Enfin, nous pouvons mentionner les réticences de certains clients sur notre capacité à fournir les études selon les standards internationaux. L’adhésion de TARGET à ESOMAR (l’association mondiale des professionnels des études de marché), le partenariat avec les cabinets globaux (particulièrement Ipsos), la participation régulière aux conférences internationales et les formations du personnel nous ont permis de vaincre cet écueil.

Quelles sont les ambitions de Target pour les cinq prochaines années ?

Target est un Cabinet d’études de marché et Consulting.
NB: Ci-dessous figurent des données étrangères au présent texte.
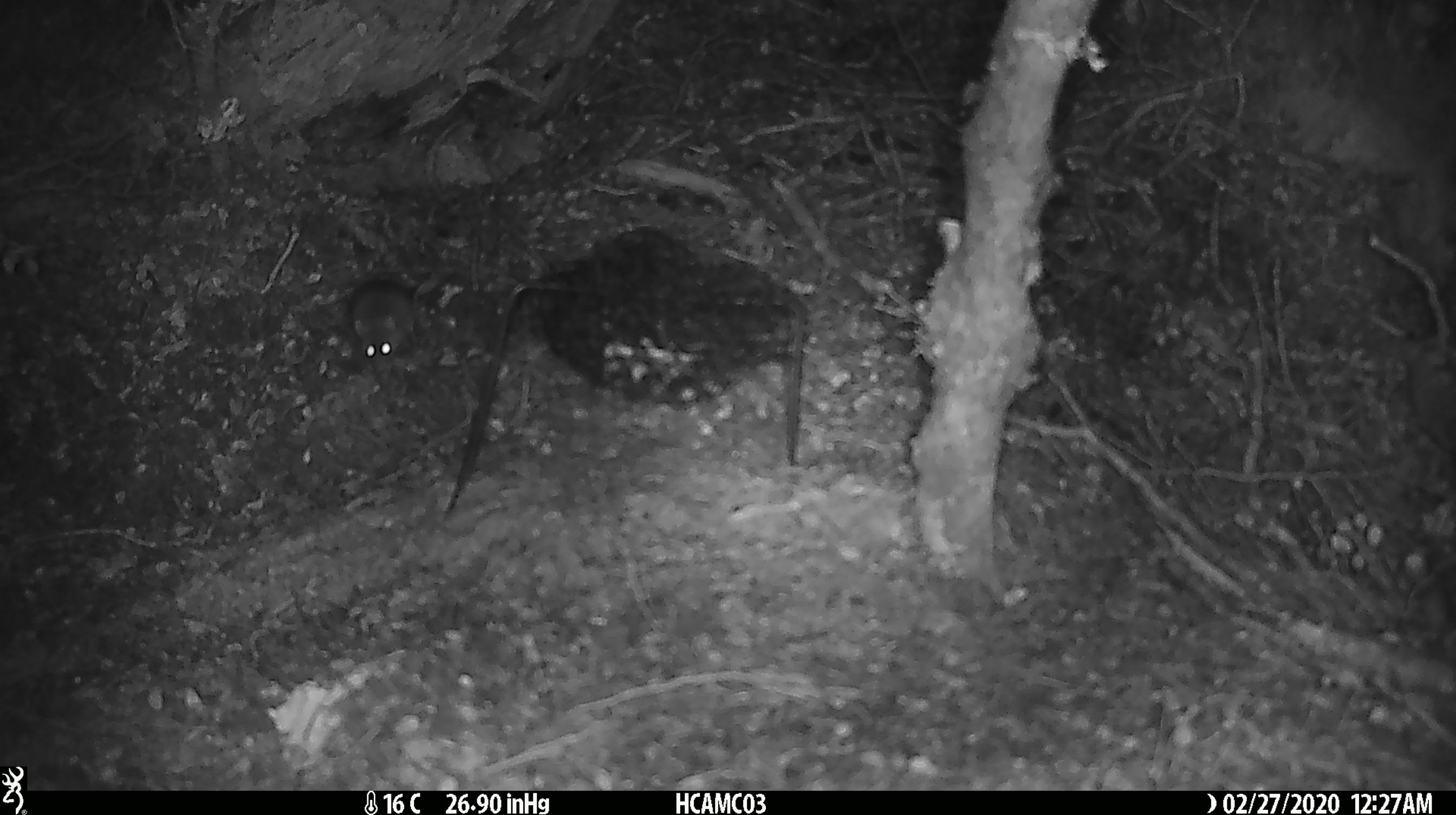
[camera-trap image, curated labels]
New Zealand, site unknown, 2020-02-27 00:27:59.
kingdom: Animalia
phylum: Chordata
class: Mammalia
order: Rodentia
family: Muridae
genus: Mus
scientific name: Mus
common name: mouse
Mouse (Mus).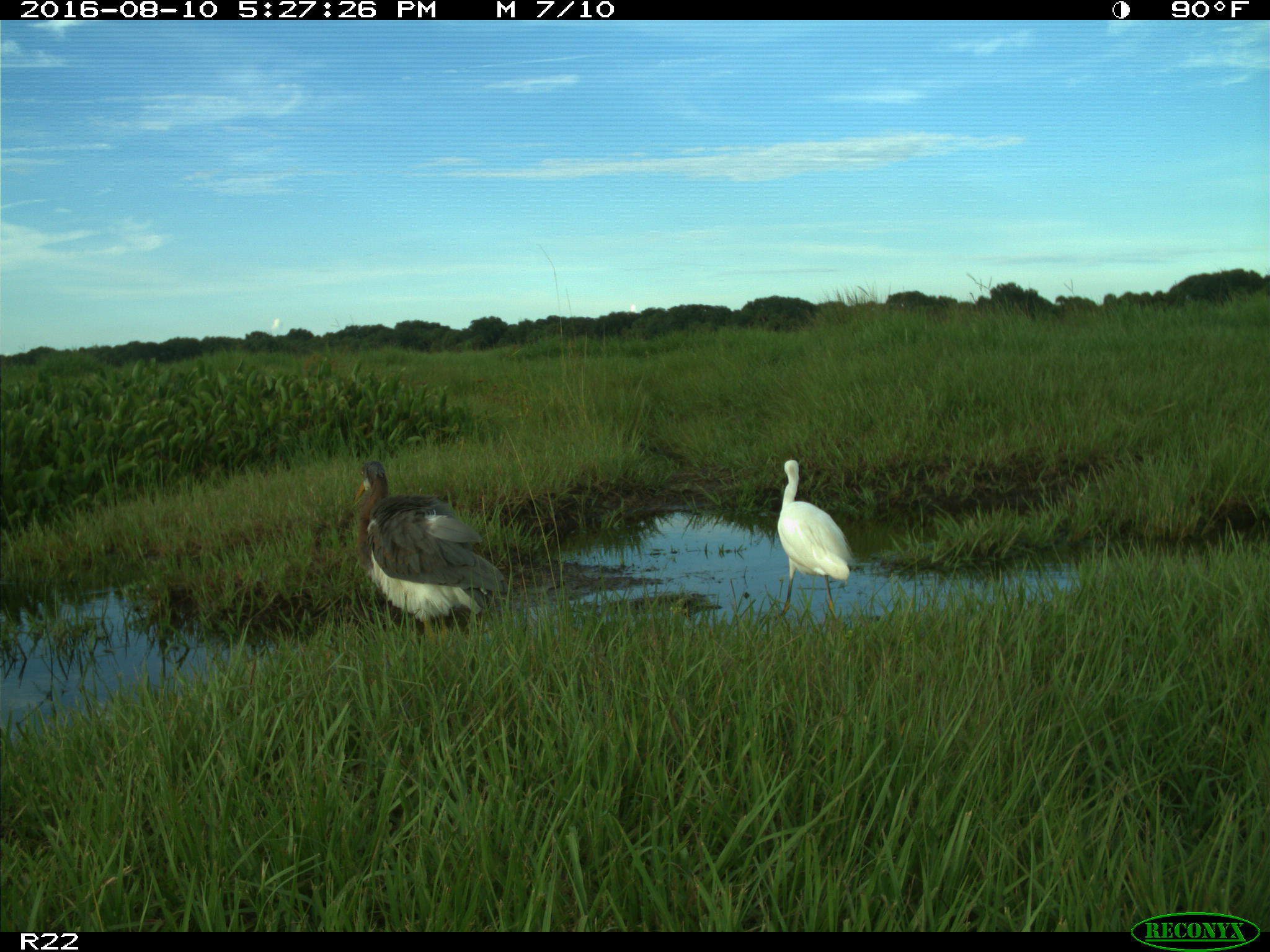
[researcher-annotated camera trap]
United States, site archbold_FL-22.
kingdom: Animalia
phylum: Chordata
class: Aves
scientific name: Aves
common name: birds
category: unidentified bird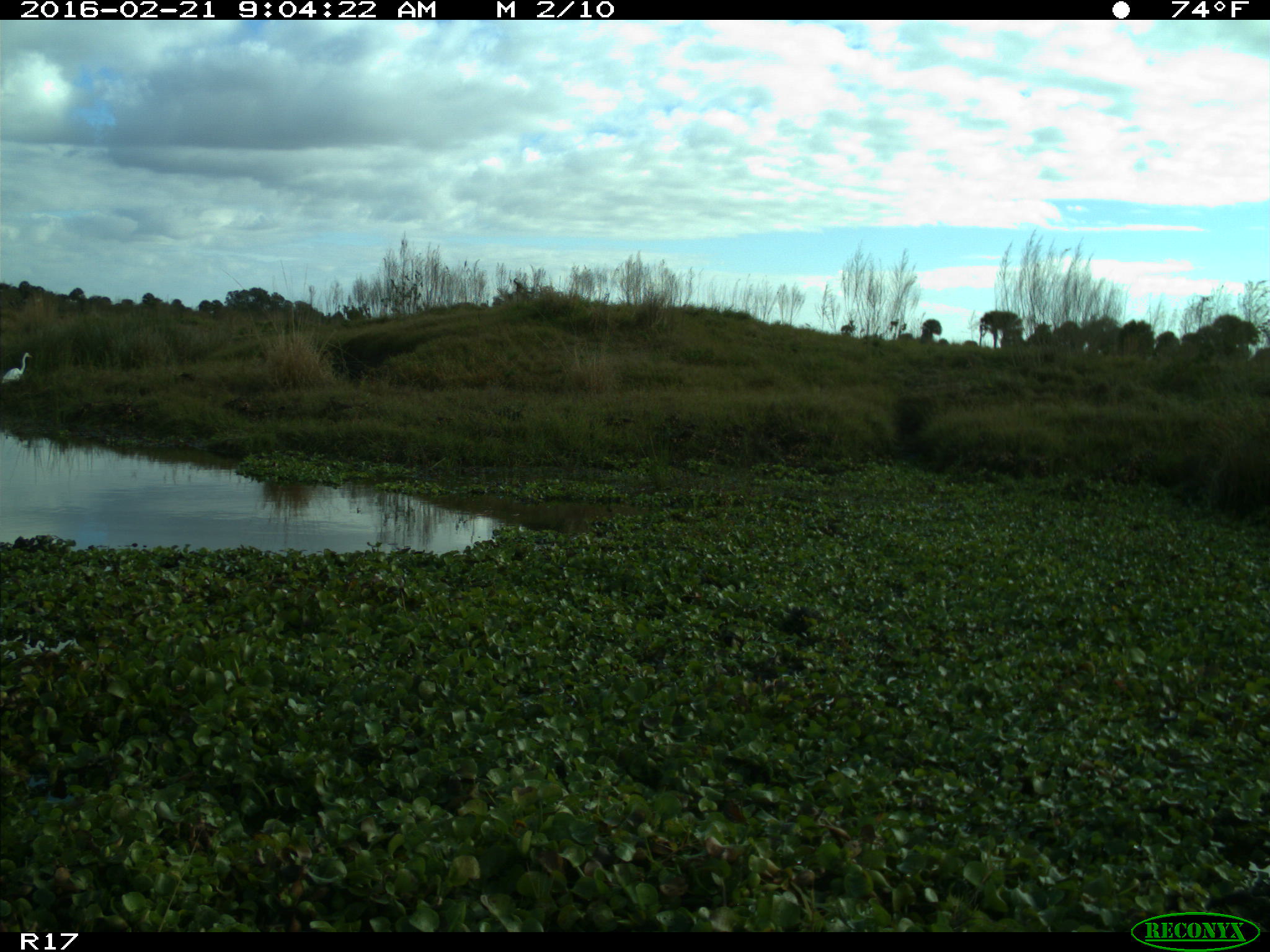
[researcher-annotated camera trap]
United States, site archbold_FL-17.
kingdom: Animalia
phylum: Chordata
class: Aves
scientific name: Aves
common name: birds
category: unidentified bird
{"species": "unidentified bird (birds) (Aves)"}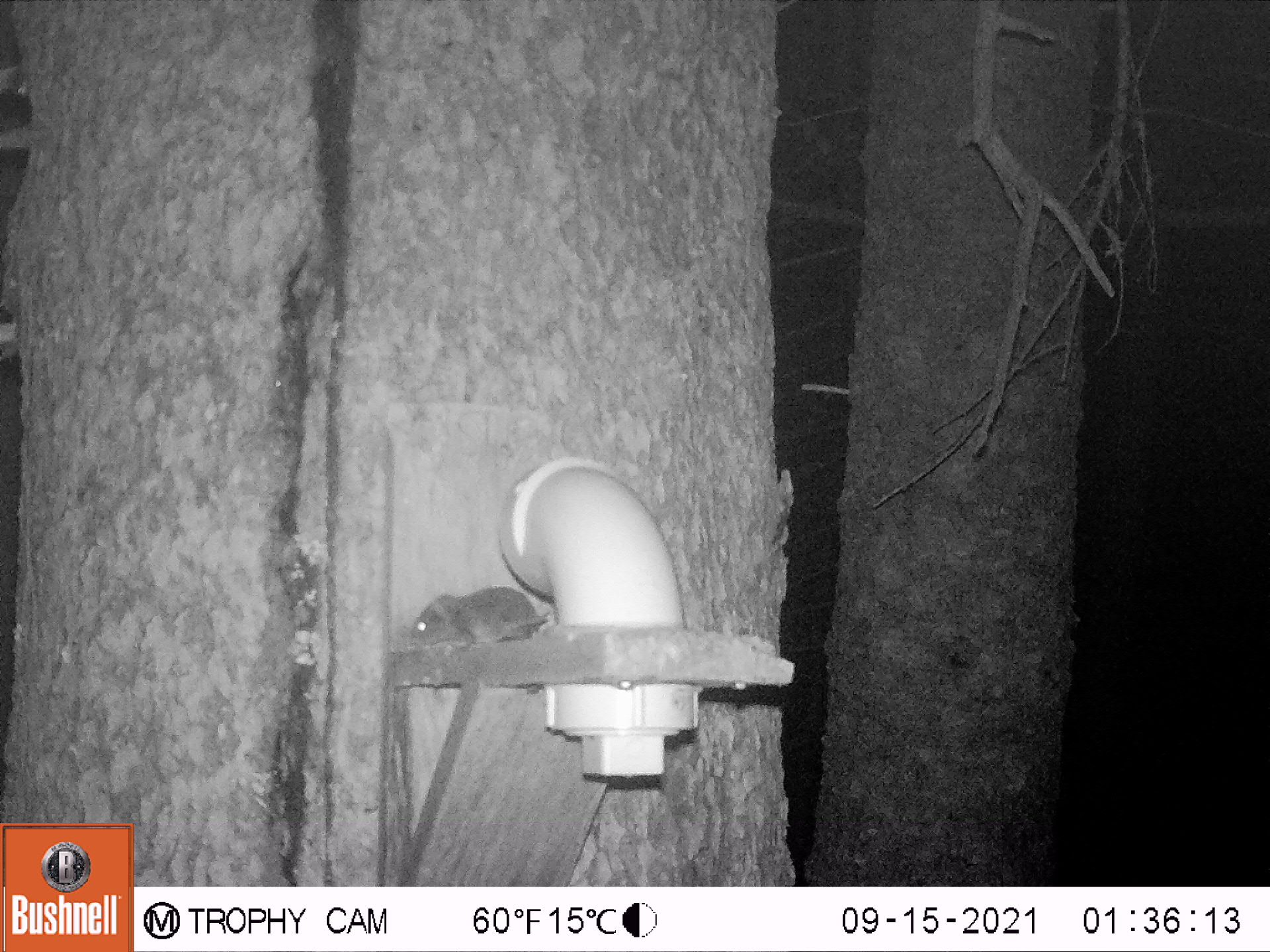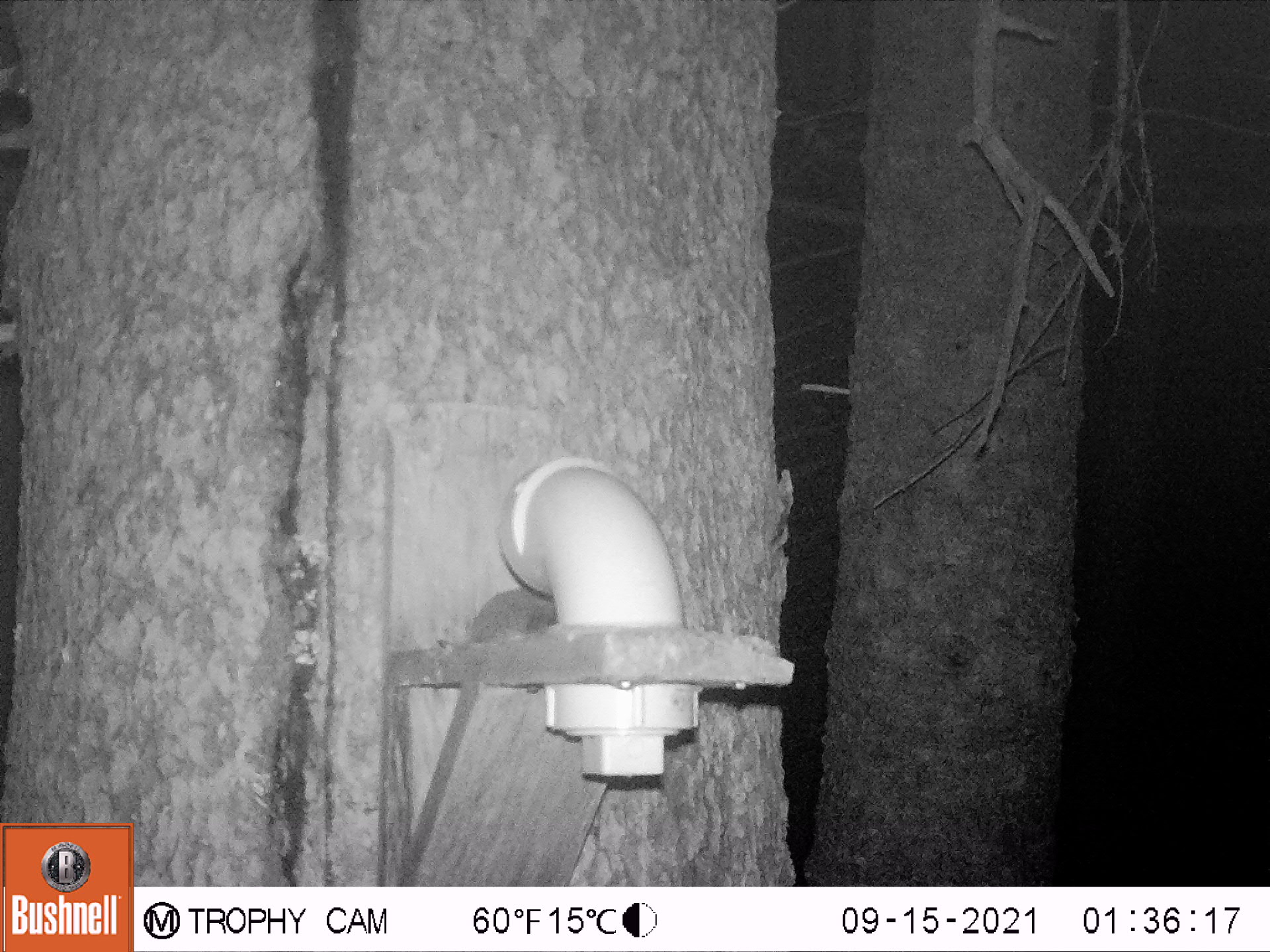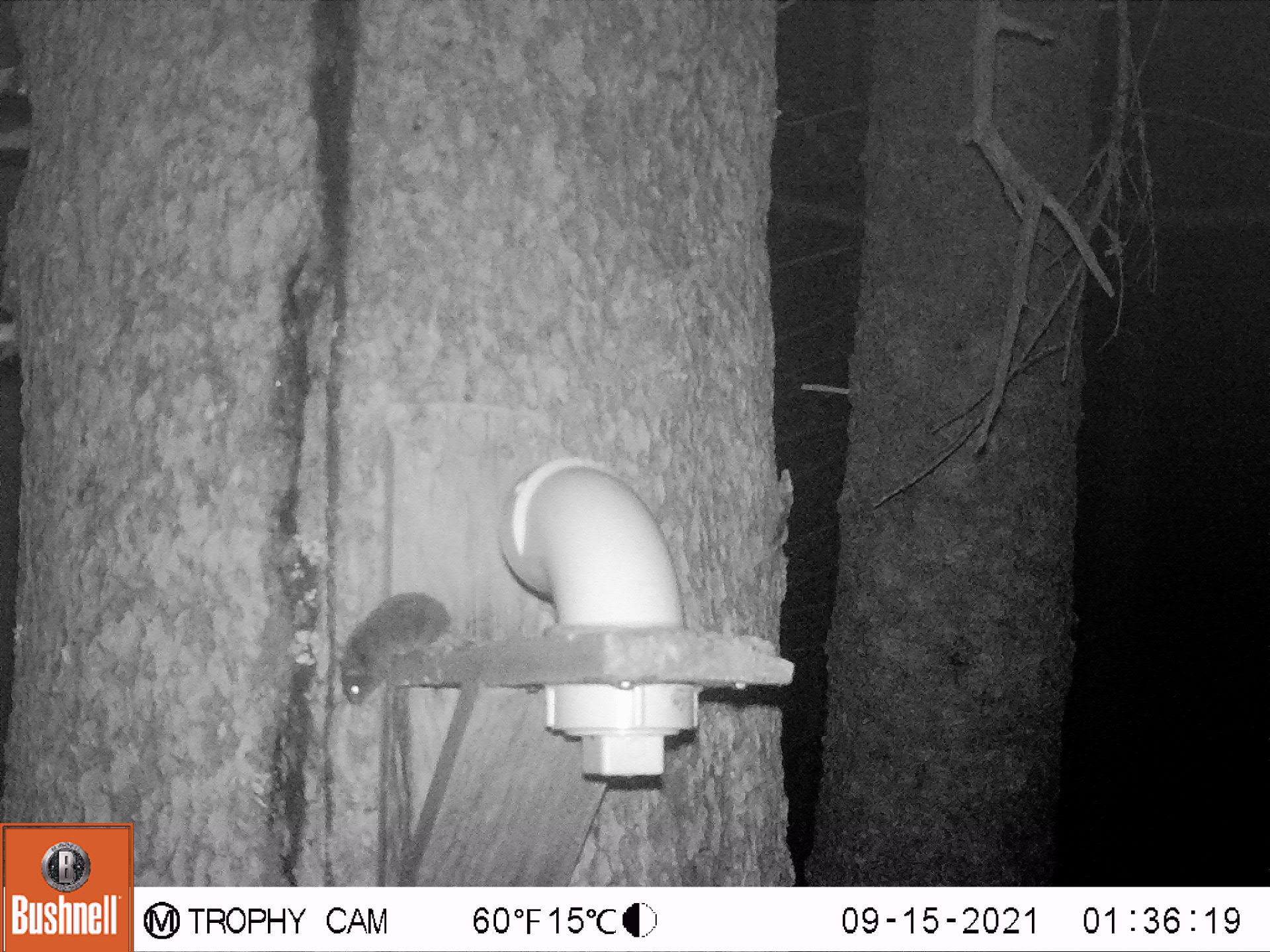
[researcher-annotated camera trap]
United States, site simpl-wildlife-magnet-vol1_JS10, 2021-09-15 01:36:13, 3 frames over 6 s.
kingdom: Animalia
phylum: Chordata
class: Mammalia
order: Rodentia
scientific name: Rodentia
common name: mouse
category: mouse sp.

Ce dernier aspect n’est pas très développé et nous aimerions le développer davantage au cours des 5 prochaines années (aider les investisseurs à pouvoir mieux s’installer en RDC et dans les pays environnants, accompagner nos clients en termes de vente et distribution, en termes de stratégies concurrentielles,…)

Il faut davantage internationaliser notre business ; c’est vrai qu’actuellement nous sommes opérationnels dans certains pays environnants (Burundi, Cameroun, Gabon et Rwanda) avec des équipes locales de consultants, mais on aimerait élargir le nombre des pays d’intervention à d’autres régions de l’Afrique grâce notamment à des partenariats avec d’autres cabinets d’études ou de consulting.

Comment entrevoyez-vous l’environnement des affaires en RDC et dans la sous-région des Grands Lacs pour les cinq prochaines années ?

Optimiste de nature, j’envisage une amélioration du climat d’affaires et de la stabilité politique en RDC et dans les Grands-Lacs. C’est une région riche en ressources minières et naturelles, on y trouve des jeunes entrepreneurs pleins de talents et d’ambitions, les investisseurs internationaux sont intéressés par le potentiel de cette région,… Il n’appartient plus qu’aux décideurs politiques (pouvoir et opposition) de prendre conscience des enjeux économiques et des opportunités susceptibles d'être exploités pour le bien-être des populations.